--- begin ---

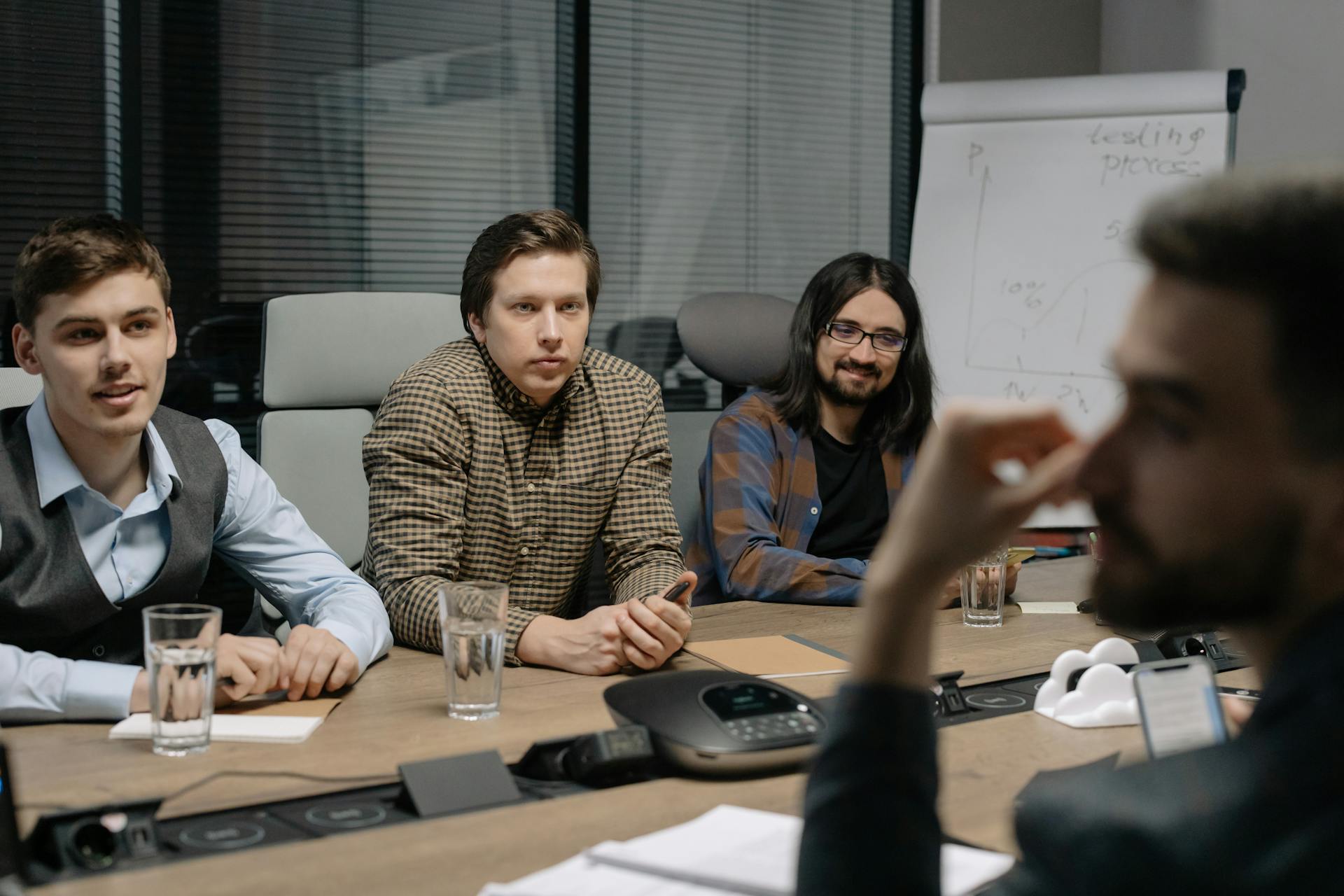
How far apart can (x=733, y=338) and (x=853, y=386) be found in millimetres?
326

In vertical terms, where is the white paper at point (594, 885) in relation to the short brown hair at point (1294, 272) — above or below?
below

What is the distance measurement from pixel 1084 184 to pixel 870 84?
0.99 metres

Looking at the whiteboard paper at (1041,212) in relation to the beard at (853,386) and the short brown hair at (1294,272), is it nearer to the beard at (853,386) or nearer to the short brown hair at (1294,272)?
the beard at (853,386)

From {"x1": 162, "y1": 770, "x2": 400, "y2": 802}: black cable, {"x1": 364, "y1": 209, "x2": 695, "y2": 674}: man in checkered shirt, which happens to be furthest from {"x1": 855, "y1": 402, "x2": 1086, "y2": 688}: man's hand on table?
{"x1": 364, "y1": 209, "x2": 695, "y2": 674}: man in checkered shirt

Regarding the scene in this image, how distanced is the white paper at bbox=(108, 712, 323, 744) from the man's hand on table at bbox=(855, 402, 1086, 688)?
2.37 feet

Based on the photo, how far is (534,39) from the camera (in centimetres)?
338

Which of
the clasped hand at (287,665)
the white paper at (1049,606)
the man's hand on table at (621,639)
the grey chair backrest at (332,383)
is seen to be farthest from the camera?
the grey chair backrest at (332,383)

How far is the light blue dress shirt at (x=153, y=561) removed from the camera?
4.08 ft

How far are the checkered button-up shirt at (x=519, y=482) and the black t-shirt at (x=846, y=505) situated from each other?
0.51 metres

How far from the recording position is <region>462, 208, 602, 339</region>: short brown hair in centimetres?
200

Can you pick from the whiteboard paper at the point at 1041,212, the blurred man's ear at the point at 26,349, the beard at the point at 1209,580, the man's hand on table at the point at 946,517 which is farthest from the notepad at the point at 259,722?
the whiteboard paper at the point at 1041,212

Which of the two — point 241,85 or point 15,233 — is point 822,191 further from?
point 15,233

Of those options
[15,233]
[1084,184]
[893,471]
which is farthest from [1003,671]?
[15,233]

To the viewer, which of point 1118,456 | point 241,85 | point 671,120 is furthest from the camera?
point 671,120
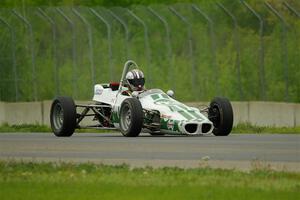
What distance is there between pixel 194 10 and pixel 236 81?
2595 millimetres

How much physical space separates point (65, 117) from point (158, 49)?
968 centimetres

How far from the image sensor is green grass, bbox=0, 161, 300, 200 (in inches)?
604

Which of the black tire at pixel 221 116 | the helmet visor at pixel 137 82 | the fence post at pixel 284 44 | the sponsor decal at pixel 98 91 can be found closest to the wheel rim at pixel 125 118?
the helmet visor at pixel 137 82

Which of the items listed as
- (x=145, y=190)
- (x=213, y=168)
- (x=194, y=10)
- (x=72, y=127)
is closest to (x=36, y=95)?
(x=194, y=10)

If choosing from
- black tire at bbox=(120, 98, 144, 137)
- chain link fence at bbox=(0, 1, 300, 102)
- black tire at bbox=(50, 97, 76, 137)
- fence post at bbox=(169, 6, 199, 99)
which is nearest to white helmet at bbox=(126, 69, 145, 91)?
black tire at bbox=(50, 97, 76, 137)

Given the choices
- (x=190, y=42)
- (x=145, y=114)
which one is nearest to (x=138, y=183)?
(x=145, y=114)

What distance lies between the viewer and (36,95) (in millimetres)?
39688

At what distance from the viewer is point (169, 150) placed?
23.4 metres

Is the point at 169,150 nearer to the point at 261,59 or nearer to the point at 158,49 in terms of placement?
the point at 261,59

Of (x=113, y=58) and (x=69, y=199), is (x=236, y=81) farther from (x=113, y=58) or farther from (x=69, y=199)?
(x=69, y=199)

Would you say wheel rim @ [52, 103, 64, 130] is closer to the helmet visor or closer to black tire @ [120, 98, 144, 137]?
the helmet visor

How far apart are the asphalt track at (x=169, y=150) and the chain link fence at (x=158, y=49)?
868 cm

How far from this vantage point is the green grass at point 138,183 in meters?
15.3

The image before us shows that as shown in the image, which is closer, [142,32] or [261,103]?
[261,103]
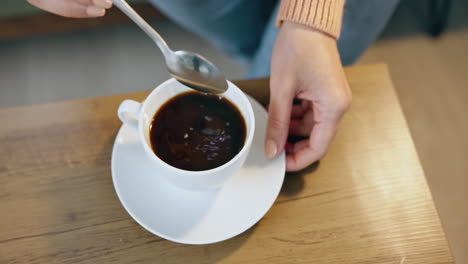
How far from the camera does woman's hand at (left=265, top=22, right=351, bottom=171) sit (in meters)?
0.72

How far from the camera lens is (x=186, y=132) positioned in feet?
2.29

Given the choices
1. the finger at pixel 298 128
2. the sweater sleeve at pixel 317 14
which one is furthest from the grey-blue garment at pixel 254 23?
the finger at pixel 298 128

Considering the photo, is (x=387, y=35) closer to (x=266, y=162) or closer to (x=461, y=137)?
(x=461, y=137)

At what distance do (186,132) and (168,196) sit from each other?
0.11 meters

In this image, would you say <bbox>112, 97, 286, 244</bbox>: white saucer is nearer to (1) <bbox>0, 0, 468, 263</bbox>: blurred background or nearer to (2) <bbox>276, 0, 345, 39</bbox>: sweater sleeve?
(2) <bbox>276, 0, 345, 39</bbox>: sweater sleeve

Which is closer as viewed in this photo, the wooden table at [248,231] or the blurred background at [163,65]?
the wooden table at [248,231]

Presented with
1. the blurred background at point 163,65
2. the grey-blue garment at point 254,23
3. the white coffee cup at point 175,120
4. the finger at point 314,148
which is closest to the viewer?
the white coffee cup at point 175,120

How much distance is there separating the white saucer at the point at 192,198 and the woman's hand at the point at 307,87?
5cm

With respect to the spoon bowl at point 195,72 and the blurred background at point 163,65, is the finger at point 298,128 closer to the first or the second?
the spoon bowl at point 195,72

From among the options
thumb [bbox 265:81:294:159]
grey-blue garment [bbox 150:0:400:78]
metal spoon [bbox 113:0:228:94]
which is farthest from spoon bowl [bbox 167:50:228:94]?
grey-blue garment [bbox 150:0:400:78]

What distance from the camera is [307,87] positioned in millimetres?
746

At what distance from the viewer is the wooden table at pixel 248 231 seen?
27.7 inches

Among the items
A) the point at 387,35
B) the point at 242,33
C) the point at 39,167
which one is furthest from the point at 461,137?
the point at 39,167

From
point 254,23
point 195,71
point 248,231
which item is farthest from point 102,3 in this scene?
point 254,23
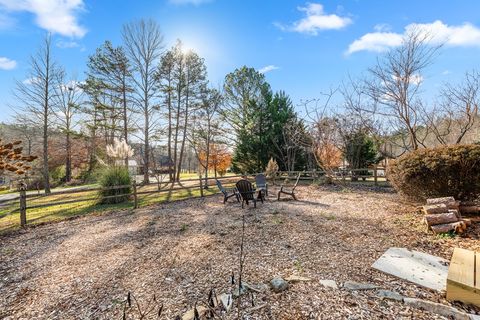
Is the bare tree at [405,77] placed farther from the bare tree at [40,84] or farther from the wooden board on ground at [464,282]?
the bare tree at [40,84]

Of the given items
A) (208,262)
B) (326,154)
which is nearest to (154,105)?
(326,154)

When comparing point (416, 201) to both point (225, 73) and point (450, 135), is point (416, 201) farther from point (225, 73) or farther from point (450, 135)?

--- end ---

• TASK TO COMPLETE:
Give every line of the data above as a numbered list, skipping the blank lines and leaving out the pictures.

• OUTPUT OF THE EXERCISE:
1. How far apart can (x=733, y=338) and (x=853, y=386) be found in millimetres?
2. 326
3. In vertical terms, where is the white paper at point (594, 885) in relation to the short brown hair at point (1294, 272) — above or below?
4. below
5. What is the distance measurement from pixel 1084 184 to pixel 870 84?
6. 0.99 metres
7. Looking at the whiteboard paper at (1041,212) in relation to the beard at (853,386) and the short brown hair at (1294,272), is it nearer to the beard at (853,386) or nearer to the short brown hair at (1294,272)?
8. the beard at (853,386)
9. From {"x1": 162, "y1": 770, "x2": 400, "y2": 802}: black cable, {"x1": 364, "y1": 209, "x2": 695, "y2": 674}: man in checkered shirt, which happens to be furthest from {"x1": 855, "y1": 402, "x2": 1086, "y2": 688}: man's hand on table?
10. {"x1": 364, "y1": 209, "x2": 695, "y2": 674}: man in checkered shirt
11. Regarding the scene in this image, how distanced is the white paper at bbox=(108, 712, 323, 744) from the man's hand on table at bbox=(855, 402, 1086, 688)?
12. 2.37 feet
13. Based on the photo, how far is (534,39) from the camera (in centimetres)?
14. 338
15. Which of
16. the clasped hand at (287,665)
17. the white paper at (1049,606)
18. the man's hand on table at (621,639)
19. the grey chair backrest at (332,383)
20. is seen to be farthest from the camera?
21. the grey chair backrest at (332,383)
22. How far is the light blue dress shirt at (x=153, y=561) removed from the camera?
23. 4.08 ft
24. How far are the checkered button-up shirt at (x=519, y=482) and the black t-shirt at (x=846, y=505) situated from each other?
25. 0.51 metres
26. How far from the recording position is <region>462, 208, 602, 339</region>: short brown hair in centimetres?
27. 200
28. Can you pick from the whiteboard paper at the point at 1041,212, the blurred man's ear at the point at 26,349, the beard at the point at 1209,580, the man's hand on table at the point at 946,517 which is farthest from the notepad at the point at 259,722?
29. the whiteboard paper at the point at 1041,212
30. Which of the two — point 241,85 or point 15,233 — is point 822,191 further from?
31. point 15,233
32. Of those options
33. [15,233]
34. [1084,184]
35. [893,471]
36. which is farthest from [1003,671]?
37. [15,233]
38. To the viewer, which of point 1118,456 | point 241,85 | point 671,120 is furthest from the camera?
39. point 671,120
40. What distance is there between pixel 194 10 and pixel 236 81?
41. 2595 millimetres
42. How much physical space separates point (65, 117) from point (158, 49)?
43. 968 centimetres
44. How far from the image sensor is green grass, bbox=0, 161, 300, 200 (in inches)?
45. 604
46. Which of the black tire at pixel 221 116 | the helmet visor at pixel 137 82 | the fence post at pixel 284 44 | the sponsor decal at pixel 98 91 can be found closest to the wheel rim at pixel 125 118?
47. the helmet visor at pixel 137 82
48. Which of the items listed as
49. - (x=145, y=190)
50. - (x=213, y=168)
51. - (x=194, y=10)
52. - (x=72, y=127)
53. is closest to (x=36, y=95)?
54. (x=194, y=10)
55. If choosing from
56. - black tire at bbox=(120, 98, 144, 137)
57. - chain link fence at bbox=(0, 1, 300, 102)
58. - black tire at bbox=(50, 97, 76, 137)
59. - fence post at bbox=(169, 6, 199, 99)
60. which is nearest to white helmet at bbox=(126, 69, 145, 91)?
61. black tire at bbox=(50, 97, 76, 137)
62. Given the choices
63. - (x=190, y=42)
64. - (x=145, y=114)
65. which one is nearest to (x=138, y=183)?
66. (x=145, y=114)
67. What distance lies between the viewer and (36,95) (in millimetres)?
68. 39688
69. At what distance from the viewer is point (169, 150) placed?
70. 23.4 metres
71. Is the point at 169,150 nearer to the point at 261,59 or nearer to the point at 158,49 in terms of placement?
72. the point at 261,59
73. Of (x=113, y=58) and (x=69, y=199), is (x=236, y=81) farther from (x=113, y=58) or farther from (x=69, y=199)?
74. (x=69, y=199)
75. Would you say wheel rim @ [52, 103, 64, 130] is closer to the helmet visor or closer to black tire @ [120, 98, 144, 137]?
76. the helmet visor
77. How far apart are the asphalt track at (x=169, y=150) and the chain link fence at (x=158, y=49)?
78. 868 cm
79. How far from this vantage point is the green grass at point 138,183 in meters?
80. 15.3
81. The image before us shows that as shown in the image, which is closer, [142,32] or [261,103]?
82. [261,103]
83. How far from the camera does woman's hand at (left=265, top=22, right=351, bottom=171) sit (in meters)?
84. 0.72
85. How far from the camera lens is (x=186, y=132) positioned in feet?
86. 2.29
87. Given the choices
88. 1. the finger at pixel 298 128
89. 2. the sweater sleeve at pixel 317 14
90. which one is furthest from the grey-blue garment at pixel 254 23?
91. the finger at pixel 298 128
92. Considering the photo, is (x=387, y=35) closer to (x=266, y=162) or closer to (x=461, y=137)?
93. (x=461, y=137)
94. At what distance do (186,132) and (168,196) sit from each other?
95. 0.11 meters
96. In this image, would you say <bbox>112, 97, 286, 244</bbox>: white saucer is nearer to (1) <bbox>0, 0, 468, 263</bbox>: blurred background or nearer to (2) <bbox>276, 0, 345, 39</bbox>: sweater sleeve?
97. (2) <bbox>276, 0, 345, 39</bbox>: sweater sleeve
98. Which is closer as viewed in this photo, the wooden table at [248,231] or the blurred background at [163,65]?
99. the wooden table at [248,231]
100. Presented with
101. 1. the blurred background at point 163,65
102. 2. the grey-blue garment at point 254,23
103. 3. the white coffee cup at point 175,120
104. 4. the finger at point 314,148
105. which is closest to the viewer?
106. the white coffee cup at point 175,120
107. How much distance is there separating the white saucer at the point at 192,198 and the woman's hand at the point at 307,87?
108. 5cm
109. With respect to the spoon bowl at point 195,72 and the blurred background at point 163,65, is the finger at point 298,128 closer to the first or the second?
110. the spoon bowl at point 195,72
111. From among the options
112. thumb [bbox 265:81:294:159]
113. grey-blue garment [bbox 150:0:400:78]
114. metal spoon [bbox 113:0:228:94]
115. which is farthest from spoon bowl [bbox 167:50:228:94]?
116. grey-blue garment [bbox 150:0:400:78]
117. What distance from the camera is [307,87] positioned in millimetres?
118. 746
119. At what distance from the viewer is the wooden table at pixel 248 231 seen?
120. 27.7 inches
121. Among the items
122. A) the point at 387,35
123. B) the point at 242,33
124. C) the point at 39,167
125. which one is furthest from the point at 461,137?
126. the point at 39,167
127. From
128. point 254,23
129. point 195,71
130. point 248,231
131. which item is farthest from point 102,3 in this scene?
132. point 254,23
133. Is the bare tree at [405,77] placed farther from the bare tree at [40,84] or farther from the wooden board on ground at [464,282]?
134. the bare tree at [40,84]
135. Of the given items
136. A) (208,262)
137. B) (326,154)
138. which is nearest to (154,105)?
139. (326,154)
140. When comparing point (416, 201) to both point (225, 73) and point (450, 135), is point (416, 201) farther from point (225, 73) or farther from point (450, 135)?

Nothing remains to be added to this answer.